For what delight, Mayberry is thinking. What
delight to take her with me, to tear her from this world as she tore me
from my flock? To hold her down and treat with her as a whore should be
dealt? The pain, the fear, the fluids, the whores, the brains, the
mirrors --
His scream of triumph catches in his throat. The mirrors!
"Nerrrr! Terrrrhhnng!" he bellows.
The mirrors are all angled toward him. He looks for the whore.
The monks have taken three steps.
The commander of the forces outside has raised her sword.
The myth-imbued dog is mid-air.
The woman has thrown herself to the floor.
The mirrors reflect only Torvald Walter Mayberry.

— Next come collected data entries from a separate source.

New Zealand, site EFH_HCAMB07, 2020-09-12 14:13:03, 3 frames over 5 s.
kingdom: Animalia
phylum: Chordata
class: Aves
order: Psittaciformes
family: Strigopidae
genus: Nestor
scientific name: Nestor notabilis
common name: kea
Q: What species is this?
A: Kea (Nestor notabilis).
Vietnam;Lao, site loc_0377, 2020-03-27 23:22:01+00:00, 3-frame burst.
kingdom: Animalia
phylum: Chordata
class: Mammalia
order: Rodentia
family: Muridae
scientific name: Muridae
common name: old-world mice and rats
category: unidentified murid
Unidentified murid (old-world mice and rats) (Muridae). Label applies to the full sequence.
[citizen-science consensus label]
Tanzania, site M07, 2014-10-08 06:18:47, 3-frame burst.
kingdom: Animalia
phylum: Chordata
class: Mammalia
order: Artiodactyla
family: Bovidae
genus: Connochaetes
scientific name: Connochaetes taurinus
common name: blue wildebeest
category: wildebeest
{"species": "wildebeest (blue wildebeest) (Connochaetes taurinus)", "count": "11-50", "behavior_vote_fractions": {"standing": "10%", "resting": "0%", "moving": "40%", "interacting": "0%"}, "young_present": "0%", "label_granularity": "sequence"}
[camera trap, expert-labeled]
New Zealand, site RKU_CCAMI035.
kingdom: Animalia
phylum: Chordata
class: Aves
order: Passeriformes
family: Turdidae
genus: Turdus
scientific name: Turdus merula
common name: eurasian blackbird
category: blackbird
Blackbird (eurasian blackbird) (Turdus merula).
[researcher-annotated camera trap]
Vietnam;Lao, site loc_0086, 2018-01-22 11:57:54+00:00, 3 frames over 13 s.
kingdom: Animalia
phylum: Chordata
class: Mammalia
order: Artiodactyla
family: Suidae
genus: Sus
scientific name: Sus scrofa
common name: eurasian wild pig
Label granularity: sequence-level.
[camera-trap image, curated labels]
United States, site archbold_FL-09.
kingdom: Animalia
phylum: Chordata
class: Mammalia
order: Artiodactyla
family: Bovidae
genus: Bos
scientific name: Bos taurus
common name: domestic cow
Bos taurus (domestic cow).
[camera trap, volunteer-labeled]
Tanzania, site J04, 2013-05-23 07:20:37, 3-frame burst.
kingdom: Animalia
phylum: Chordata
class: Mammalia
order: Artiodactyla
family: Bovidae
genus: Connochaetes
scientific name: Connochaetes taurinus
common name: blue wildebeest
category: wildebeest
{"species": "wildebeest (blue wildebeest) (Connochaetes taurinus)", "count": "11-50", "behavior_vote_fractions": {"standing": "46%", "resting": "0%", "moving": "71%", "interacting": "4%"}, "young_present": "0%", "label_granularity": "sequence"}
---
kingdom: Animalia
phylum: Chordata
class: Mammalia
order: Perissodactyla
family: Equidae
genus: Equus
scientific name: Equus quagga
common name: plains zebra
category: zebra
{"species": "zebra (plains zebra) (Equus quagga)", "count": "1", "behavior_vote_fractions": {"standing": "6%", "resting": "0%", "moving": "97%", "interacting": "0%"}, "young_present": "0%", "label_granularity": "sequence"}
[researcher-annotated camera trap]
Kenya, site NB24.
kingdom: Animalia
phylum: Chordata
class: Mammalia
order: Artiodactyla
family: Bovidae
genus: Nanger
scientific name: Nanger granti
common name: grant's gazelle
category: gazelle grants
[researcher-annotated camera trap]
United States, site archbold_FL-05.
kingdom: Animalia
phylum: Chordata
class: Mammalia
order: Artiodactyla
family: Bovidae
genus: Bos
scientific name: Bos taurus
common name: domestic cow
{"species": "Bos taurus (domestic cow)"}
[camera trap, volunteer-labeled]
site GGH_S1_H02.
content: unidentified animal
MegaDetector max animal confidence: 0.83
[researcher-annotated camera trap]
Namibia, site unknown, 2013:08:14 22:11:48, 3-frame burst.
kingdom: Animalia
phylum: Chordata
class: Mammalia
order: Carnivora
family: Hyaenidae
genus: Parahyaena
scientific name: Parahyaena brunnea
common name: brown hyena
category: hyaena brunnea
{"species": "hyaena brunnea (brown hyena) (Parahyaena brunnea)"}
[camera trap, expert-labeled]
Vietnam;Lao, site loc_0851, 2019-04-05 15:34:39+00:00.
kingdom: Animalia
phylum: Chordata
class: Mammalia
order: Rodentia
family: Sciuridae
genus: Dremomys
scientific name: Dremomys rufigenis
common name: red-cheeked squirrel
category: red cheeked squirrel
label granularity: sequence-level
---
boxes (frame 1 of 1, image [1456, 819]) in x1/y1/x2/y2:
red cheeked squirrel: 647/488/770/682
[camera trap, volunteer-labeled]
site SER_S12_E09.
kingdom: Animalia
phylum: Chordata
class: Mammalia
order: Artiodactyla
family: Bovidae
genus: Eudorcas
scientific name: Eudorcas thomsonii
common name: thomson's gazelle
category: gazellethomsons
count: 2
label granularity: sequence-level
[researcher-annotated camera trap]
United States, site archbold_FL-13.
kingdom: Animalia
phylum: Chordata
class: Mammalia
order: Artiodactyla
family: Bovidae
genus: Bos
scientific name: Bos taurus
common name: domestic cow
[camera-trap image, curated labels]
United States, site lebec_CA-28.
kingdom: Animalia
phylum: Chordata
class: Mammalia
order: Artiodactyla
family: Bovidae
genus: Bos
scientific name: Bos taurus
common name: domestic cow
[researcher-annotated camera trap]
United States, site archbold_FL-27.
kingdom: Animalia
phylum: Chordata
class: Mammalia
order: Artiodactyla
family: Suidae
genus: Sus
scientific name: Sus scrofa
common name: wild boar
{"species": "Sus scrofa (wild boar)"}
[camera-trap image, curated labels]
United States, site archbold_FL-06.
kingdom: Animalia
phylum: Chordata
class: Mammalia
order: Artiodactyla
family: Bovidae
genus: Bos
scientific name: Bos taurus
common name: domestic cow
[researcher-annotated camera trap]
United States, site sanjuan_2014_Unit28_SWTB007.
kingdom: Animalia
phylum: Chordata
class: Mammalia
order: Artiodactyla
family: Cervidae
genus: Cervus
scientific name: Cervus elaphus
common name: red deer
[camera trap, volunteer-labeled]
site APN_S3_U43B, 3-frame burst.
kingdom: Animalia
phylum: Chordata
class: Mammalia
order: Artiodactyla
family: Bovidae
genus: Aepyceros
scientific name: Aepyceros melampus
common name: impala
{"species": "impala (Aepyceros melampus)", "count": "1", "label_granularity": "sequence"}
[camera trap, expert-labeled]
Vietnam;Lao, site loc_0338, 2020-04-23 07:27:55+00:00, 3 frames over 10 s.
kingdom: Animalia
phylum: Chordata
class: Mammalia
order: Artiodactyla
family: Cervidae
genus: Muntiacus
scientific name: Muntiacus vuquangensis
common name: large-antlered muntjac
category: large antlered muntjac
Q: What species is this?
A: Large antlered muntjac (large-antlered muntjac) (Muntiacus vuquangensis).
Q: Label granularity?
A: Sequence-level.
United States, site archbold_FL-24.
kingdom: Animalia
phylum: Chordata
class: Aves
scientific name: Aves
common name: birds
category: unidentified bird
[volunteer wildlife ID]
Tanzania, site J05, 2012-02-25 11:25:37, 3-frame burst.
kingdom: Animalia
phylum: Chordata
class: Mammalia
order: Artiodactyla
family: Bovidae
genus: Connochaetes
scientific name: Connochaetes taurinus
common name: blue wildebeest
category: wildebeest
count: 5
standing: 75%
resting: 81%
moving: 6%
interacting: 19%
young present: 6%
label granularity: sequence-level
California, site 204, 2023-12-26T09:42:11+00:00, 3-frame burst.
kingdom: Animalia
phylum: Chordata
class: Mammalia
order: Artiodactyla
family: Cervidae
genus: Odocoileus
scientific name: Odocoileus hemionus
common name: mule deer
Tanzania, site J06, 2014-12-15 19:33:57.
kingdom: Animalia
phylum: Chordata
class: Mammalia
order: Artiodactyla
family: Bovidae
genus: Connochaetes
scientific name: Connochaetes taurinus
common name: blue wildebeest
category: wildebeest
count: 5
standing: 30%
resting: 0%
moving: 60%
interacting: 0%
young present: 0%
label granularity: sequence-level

The supernova of anguish snaps back --
-- collapsing --
-- to its center --
even
as Mayberry tries to smudge a sigil off the closest mirror,
the Mana he has tapped slams into him and every dark working he has
crafted ignites with the power of the agony of his victims. The mirrors
explode with crackling heat and red-black energy -- blasting into him as
a swirling counter-clockwise vortex opens behind him.
Max the Wonderdog tries to change his trajectory in mid-leap, latching onto an old rope hanging from the rafters with his teeth.
The vortex expands to envelop the broken, bellowing, terrified man trying to escape it. His eyes fix on an object on the floor as the superheated shards of mirror glass slice through his flesh and into his soul: the plastic spoon, a scoop of brains still in it. The last thought in his head is, She never ate the brains!
Then the vortex sucks him in, ripping him in half as the mirrors and
the now mostly dead women and rutting wolfbeasts are pulled in after,
all clogging the vortex for a moment like too much shit in a toilet. Max the Wonderdog struggles to maintain his hold on the rope, his jaws aching as the vortex pulls at him, pulls at the barn and all people and things in and around the barn. Even the hillsides begin to lean in toward the barn until, with a wet, splashing thud, the pile of dead flesh and the gigantic mandoline smash into the vortex and shove everything through.
Max the Wonderdog yelps as his back left dewclaw is torn from his leg, the last thing to hit the swirling maeslstrom of energy.
The vortex snaps shut.
Max the Wonderdog falls to the floor of the dairy barn.
Every
beam of the barn, every tree, every speck of dirt and every living and
unliving thing relaxes back, the pressure of the vortex released.
For a time, there is only silence. The world is breathing, taking stock of its injuries.